I'm a little confused how the first shellcode example works. I've run it through GDB and I have verified it is correct, but I'm not sure how it ends up working in the first place. Here is what the code looks like:
char shellcode[] =
"\xeb\x13\x59\x31\xc0\xb0\x04\x31\xdb\x43\x31\xd2\xb2\x0f\xcd\x80"
"\xb0\x01\x4b\xcd\x80\xe8\xe8\xff\xff\xff\x48\x65\x6c\x6c\x6f"
"\x20\x77\x6f\x72\x6c\x64\x0a\x0d";
int main()
{
int *ret;
ret = (int *)&ret + 2;
(*ret) = (int)shellcode;
return 0;
}
(I actually have replaced the shellcode which initially spawns a shell to one that prints "Hello world", but that shouldn't make much of a difference.)
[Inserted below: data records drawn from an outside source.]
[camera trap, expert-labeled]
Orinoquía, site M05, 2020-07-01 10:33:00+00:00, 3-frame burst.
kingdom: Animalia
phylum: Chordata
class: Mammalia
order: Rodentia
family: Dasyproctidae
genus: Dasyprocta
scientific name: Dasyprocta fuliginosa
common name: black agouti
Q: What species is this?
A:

How can ret work if its only an integer pointer, something that should only be 4 bytes long? The shellcode itself is roughly 40 bytes long! If anything, all ret should retreive is the first 4 bytes of the shellcode, not execute the whole thing!
Can someone please explain to me how this works?
It's compiler-dependent (and chip-dependent), but I think what is happening is that it is relying on the fact that at the location on the stack 2 int's up from where your automatic variables start is the return address you should jump back to when returning from the process. It's replacing that address with the address of the shellcode[] array, so when main() returns, it will execute the instructions there.